Copy the entries below word for word, starting at the line that contains "Which of the two" and ending at the line that contains "What is the distance from". Leave the pictures out.

Provided entries >>
-- start --
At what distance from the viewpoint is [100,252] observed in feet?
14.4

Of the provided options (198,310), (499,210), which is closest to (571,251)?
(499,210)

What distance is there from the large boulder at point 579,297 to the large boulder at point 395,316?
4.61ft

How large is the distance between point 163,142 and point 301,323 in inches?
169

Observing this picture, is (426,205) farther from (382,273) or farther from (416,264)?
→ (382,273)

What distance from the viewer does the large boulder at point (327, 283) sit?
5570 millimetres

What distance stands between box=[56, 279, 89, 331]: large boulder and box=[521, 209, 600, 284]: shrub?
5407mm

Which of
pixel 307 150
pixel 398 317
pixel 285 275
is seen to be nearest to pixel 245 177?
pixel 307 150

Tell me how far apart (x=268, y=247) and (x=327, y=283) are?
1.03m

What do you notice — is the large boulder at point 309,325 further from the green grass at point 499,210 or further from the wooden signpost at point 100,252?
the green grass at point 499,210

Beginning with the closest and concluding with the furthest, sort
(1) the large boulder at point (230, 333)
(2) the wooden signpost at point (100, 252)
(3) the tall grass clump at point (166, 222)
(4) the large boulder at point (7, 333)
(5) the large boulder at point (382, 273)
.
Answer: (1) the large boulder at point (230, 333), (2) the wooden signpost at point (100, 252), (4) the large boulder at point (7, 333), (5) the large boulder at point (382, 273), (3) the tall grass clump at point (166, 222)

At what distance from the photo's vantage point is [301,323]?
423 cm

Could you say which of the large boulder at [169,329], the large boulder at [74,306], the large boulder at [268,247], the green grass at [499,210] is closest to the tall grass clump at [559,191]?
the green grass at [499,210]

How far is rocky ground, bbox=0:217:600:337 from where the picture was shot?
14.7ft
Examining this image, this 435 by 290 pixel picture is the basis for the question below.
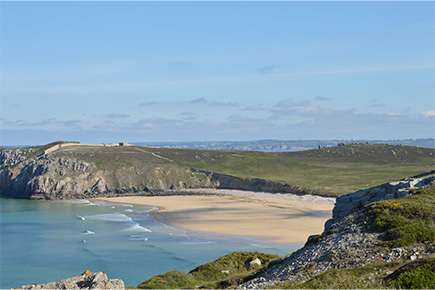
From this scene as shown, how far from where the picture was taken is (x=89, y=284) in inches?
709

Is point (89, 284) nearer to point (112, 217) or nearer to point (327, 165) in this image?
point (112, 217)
-- end --
-- start --
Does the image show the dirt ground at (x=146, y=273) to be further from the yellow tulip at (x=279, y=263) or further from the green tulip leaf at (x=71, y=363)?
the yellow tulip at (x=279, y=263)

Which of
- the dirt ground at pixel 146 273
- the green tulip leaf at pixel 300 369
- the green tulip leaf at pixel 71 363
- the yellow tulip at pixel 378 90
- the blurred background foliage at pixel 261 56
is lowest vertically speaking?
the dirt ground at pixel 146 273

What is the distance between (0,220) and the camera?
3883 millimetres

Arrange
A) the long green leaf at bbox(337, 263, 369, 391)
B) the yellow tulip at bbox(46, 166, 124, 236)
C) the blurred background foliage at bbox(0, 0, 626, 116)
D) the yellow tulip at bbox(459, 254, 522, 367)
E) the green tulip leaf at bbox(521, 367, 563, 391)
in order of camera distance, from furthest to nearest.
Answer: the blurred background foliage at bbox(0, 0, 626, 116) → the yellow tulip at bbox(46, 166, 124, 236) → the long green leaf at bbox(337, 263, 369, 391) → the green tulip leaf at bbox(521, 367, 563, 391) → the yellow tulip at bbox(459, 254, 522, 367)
-- end --
-- start --
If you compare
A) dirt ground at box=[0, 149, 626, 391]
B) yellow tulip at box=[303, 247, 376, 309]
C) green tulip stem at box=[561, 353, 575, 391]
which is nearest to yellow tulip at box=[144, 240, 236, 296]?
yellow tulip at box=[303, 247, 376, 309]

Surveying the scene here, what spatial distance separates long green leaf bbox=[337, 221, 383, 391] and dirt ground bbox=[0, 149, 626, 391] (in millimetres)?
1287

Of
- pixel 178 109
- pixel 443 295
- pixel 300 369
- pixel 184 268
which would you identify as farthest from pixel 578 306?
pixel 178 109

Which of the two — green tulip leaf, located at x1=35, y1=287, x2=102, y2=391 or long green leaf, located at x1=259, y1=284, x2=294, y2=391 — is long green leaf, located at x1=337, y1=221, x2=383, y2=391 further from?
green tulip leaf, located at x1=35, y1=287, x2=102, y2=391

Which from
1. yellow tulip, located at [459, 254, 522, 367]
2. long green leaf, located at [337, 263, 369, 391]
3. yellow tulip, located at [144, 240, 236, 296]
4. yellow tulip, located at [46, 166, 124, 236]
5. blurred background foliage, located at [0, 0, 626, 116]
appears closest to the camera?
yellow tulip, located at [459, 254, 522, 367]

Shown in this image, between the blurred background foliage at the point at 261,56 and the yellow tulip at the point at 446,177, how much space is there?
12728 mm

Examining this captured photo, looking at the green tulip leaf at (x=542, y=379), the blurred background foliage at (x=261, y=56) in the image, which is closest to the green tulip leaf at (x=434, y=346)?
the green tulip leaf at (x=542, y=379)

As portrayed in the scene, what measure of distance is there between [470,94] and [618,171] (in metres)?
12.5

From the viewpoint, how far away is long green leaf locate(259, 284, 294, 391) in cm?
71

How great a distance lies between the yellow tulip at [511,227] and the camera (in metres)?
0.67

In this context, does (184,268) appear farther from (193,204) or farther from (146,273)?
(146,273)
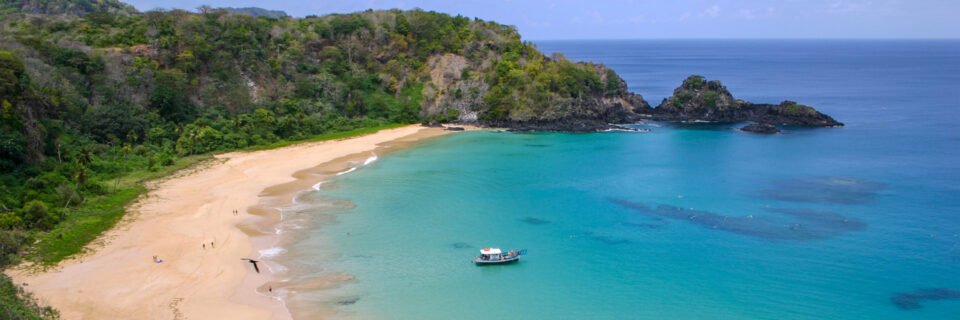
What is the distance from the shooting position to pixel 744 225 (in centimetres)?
-- end --
Worked solution >>
Which of the two — green tulip leaf, located at x1=35, y1=287, x2=102, y2=391 or long green leaf, located at x1=259, y1=284, x2=294, y2=391 — is long green leaf, located at x1=337, y1=221, x2=383, y2=391 further from?
green tulip leaf, located at x1=35, y1=287, x2=102, y2=391

Which from
1. yellow tulip, located at [459, 254, 522, 367]
2. long green leaf, located at [337, 263, 369, 391]
3. yellow tulip, located at [144, 240, 236, 296]
4. yellow tulip, located at [46, 166, 124, 236]
5. blurred background foliage, located at [0, 0, 626, 116]
appears closest to the camera?
yellow tulip, located at [459, 254, 522, 367]

Shown in this image, between the blurred background foliage at the point at 261,56 and the yellow tulip at the point at 446,177, how much space is there?
12728 mm

Examining this captured photo, looking at the green tulip leaf at (x=542, y=379), the blurred background foliage at (x=261, y=56) in the image, which is closest to the green tulip leaf at (x=434, y=346)?
the green tulip leaf at (x=542, y=379)

As portrayed in the scene, what measure of distance is there between [470,94] and [618,171] (in metres)?
12.5

From the viewpoint, how far away is long green leaf locate(259, 284, 294, 391) in cm?
71

How great a distance lies between the yellow tulip at [511,227] and the camera (in metres)?
0.67

In this context, does (184,268) appear farther from (193,204) or farther from (146,273)?
(146,273)
What is the distance from the shooting position to pixel 744 225 (in centimetres)?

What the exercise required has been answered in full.